The service, started this summer after the abolition of the old conscription system, now has more than 21,000 members, an increase of 4,000 since July. But a new investigation shows the organization has a long way to go before it is viewed as an attractive option for potential volunteers.
Exact numbers of how many available volunteer places have been filled by BFD members are not yet available. But it is clear that many young people continue to prefer more established opportunities – such as year-long volunteer programmes sponsored by individual states – because they offer more benefits and have better reputations.
Under many of the more established programmes, placements are determined more quickly and participants occasionally enjoy perks, like discounts at cinemas and swimming pools, that BFD participants don’t.
Participation in the BFD scheme varies wildly by state. While Bavarian charities say almost all their volunteer spots have been filled, the BFD has barely begun placing people in Hesse.
But non-profit groups say that they are seeing more volunteers coming on board after the BFD ramped up its advertising and outreach campaigns.
Paul Herholt, of the Red Cross in Schleswig-Holstein, said the group has received more potential volunteers after a “problematic start.”

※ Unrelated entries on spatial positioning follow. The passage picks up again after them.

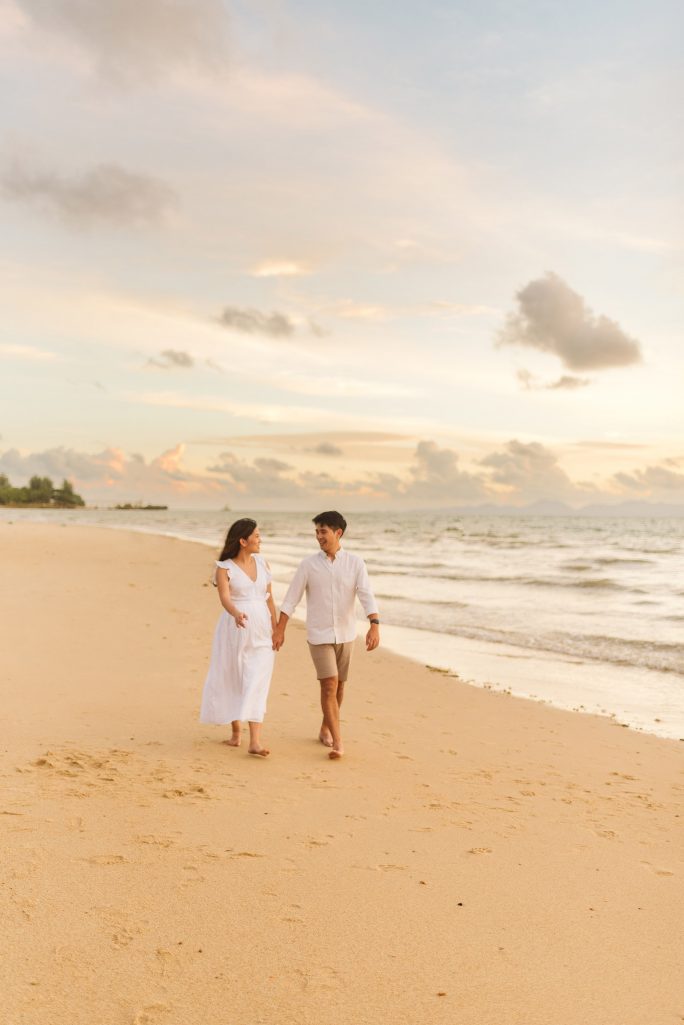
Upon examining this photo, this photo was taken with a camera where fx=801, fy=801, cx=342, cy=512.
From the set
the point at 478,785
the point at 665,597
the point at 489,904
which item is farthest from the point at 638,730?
the point at 665,597

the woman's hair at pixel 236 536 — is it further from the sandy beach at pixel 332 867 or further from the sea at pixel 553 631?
the sea at pixel 553 631

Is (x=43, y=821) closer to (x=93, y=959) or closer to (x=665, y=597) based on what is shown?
(x=93, y=959)

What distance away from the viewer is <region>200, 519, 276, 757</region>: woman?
22.4ft

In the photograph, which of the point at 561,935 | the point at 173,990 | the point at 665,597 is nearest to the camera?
the point at 173,990

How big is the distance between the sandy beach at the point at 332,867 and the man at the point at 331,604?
27.8 inches

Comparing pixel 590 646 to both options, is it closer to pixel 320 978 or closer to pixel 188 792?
pixel 188 792

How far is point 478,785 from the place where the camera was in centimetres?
634

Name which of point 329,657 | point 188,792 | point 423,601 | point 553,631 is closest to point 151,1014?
point 188,792

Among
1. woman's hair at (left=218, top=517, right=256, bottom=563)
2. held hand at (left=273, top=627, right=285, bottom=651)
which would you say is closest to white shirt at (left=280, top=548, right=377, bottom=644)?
held hand at (left=273, top=627, right=285, bottom=651)

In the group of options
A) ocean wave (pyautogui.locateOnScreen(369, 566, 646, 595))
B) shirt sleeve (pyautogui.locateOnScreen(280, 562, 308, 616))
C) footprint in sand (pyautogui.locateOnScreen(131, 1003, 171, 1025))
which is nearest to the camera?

The Johanniter Unfallhilfe organization, which provides ambulance services, also said recruitment was improving, though it added that poor planning by the government and unclear volunteer contract terms have hampered recruiting.
Nationwide, there are 230 federal volunteers for Johanniter Unfallhilfe, in comparison to the 910 it used to have under the compulsory scheme.
Most non-profit groups agreed the new programme has not adequately replaced the Zivildienst system and has led to large gaps.